Foundation-1 Training & Dataset Notes
This page provides a high-level overview of the training setup, dataset composition, and design philosophy behind Foundation-1.
It is intended as a companion to the main model page, which focuses on capabilities, prompting, and audio examples.
Training Summary
Foundation-1 was trained as a structured text-to-sample diffusion model designed for music production workflows, rather than general-purpose music captioning.
Hardware
- GPUs: 2 × NVIDIA RTX A6000
- System RAM: 128 GB
Training Run
- Training stopped at step: 183,474
Audio Configuration
- Sample Rate: 44,100 Hz
- Bit Depth: 16-bit
- Channels: Stereo
- Sample Length: 882,000 samples (~20 seconds)
Technical Training Notes
Foundation-1 was fine-tuned from stabilityai/stable-audio-open-1.0 using a diffusion transformer architecture with structured prompt conditioning.
Model Architecture
- Backbone: Diffusion Transformer (DiT)
- Transformer Depth: 24 layers
- Attention Heads: 24
- Embedding Dimension: 1536
- Conditioning Dimension: 768
- Text Encoder:
t5-base
Optimization
- Optimizer: AdamW
- Learning Rate:
5e-5 - Weight Decay:
1e-3 - Scheduler: InverseLR
- EMA: Enabled
Dataset Overview
Dataset Totals
- Total WAV files: 3,784,862
- Total Dataset Size: 7.100 TiB
Important Note on Dataset Scale
While the dataset appears quite large, its scale reflects the post-augmentation training set, not a flat count of completely unique and unrelated one-off melodic phrases.

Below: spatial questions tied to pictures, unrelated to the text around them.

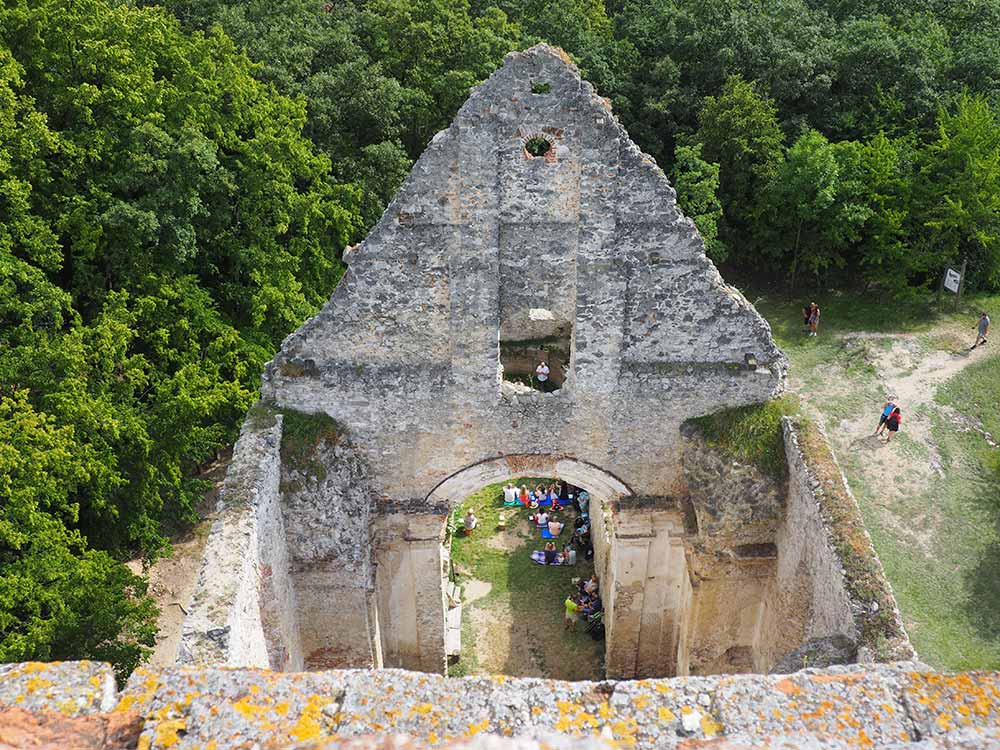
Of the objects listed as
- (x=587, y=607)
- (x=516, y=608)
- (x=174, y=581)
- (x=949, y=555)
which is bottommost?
(x=174, y=581)

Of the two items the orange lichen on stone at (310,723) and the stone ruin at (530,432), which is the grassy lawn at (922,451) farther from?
the orange lichen on stone at (310,723)

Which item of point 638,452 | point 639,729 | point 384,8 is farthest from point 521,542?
point 384,8

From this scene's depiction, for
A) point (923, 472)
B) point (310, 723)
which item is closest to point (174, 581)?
point (310, 723)

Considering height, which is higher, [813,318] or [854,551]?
[813,318]

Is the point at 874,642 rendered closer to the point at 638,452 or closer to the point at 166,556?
the point at 638,452

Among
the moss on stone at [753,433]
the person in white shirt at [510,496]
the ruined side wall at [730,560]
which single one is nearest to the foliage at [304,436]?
the ruined side wall at [730,560]

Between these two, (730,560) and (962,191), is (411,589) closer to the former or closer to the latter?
(730,560)

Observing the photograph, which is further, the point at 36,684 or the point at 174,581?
the point at 174,581

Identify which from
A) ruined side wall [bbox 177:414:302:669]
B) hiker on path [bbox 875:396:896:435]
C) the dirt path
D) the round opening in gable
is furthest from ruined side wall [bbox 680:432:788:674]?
hiker on path [bbox 875:396:896:435]
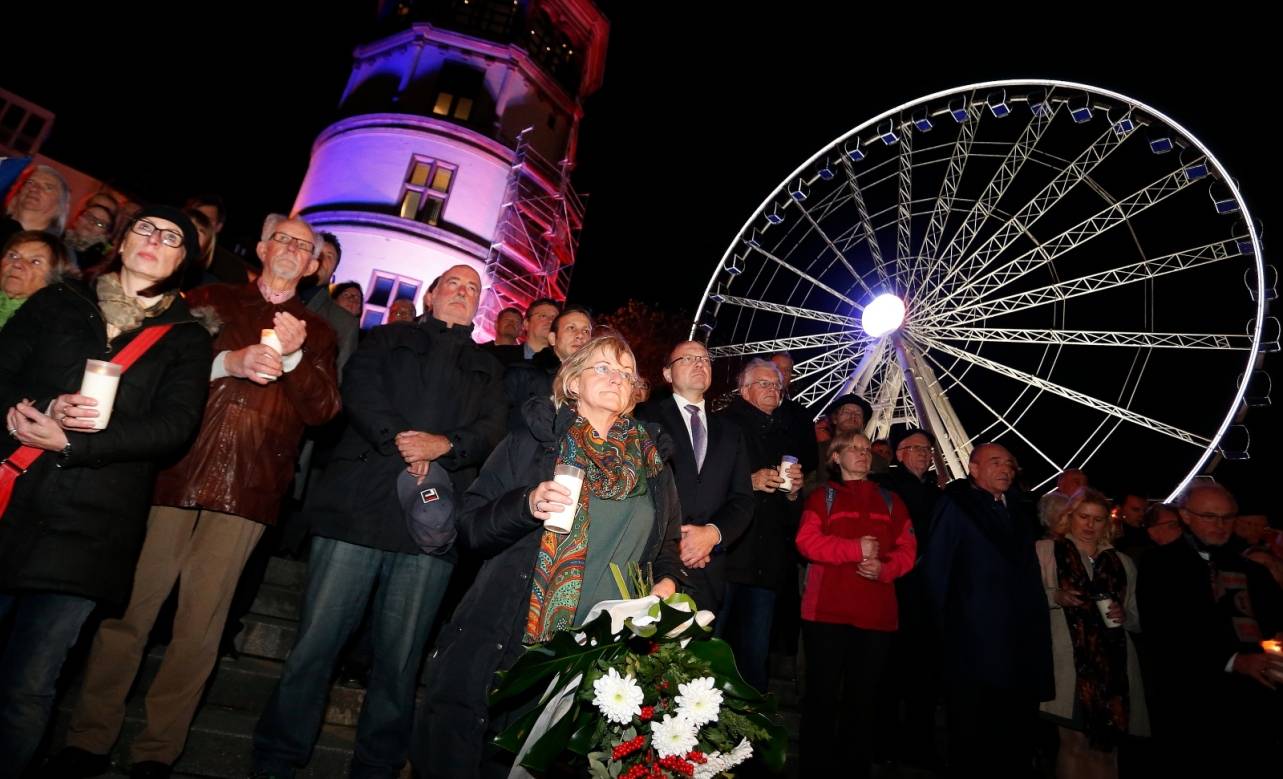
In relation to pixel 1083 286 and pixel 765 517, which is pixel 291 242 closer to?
pixel 765 517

All samples were hand-labeled first, then processed through a controlled augmentation pipeline designed to expand sonic and conditioning coverage.
As a result, a single melodic phrase may be represented across many different contexts, including variations in:
- timbre
- FX treatment
- key
- BPM
- loop structure
- tonal emphasis
This design was intentional. The goal was not simply to maximize the number of isolated phrases, but to teach the model how musical ideas translate across different sonic identities and production scenarios.
Dataset and Training Philosophy
Foundation-1 was built around a structured sample-generation philosophy, rather than generic or genre-based audio captioning.
The dataset consists entirely of hand-labeled audio, organized around a layered prompt and conditioning system designed to reflect how producers actually think about sound.
At a high level, the training design emphasizes:
- structured musical loops
- instrument hierarchy
- explicit timbre representation
- dedicated FX descriptors
- notation-aware prompt terms
- key / tempo / bar-aware looping
- strong production relevance
- broad reuse for compositional workflows
This design is central to the model’s musical coherence, prompt controllability, and production-facing behavior.
Why the Dataset Was Structured This Way
Most audio generation systems treat prompts as broad descriptive captions.
Foundation-1 instead was trained to understand sound as a layered system with separable controls.
That structure includes:
Instrument Identity
Broad family and sub-family control over what kind of sound is being generated.
Timbre
Direct conditioning over tonal character, texture, density, brightness, width, grit, warmth, and other sonic traits.
FX Context
Dedicated processing descriptors such as reverb, delay, distortion, phasing, and bitcrushing.
Musical Structure
Notation-aware terms that encourage coherent phrasing, melodic behavior, rhythmic structure, and harmonic motion.
Timing and Tonality
Explicit support for BPM, bar count, and key-aware sample generation.
This layered design is one of the main reasons Foundation-1 can produce outputs that feel both musically structured and sonically steerable.
Coverage and Augmentation
The augmentation strategy was designed to improve coverage, control, and generalization.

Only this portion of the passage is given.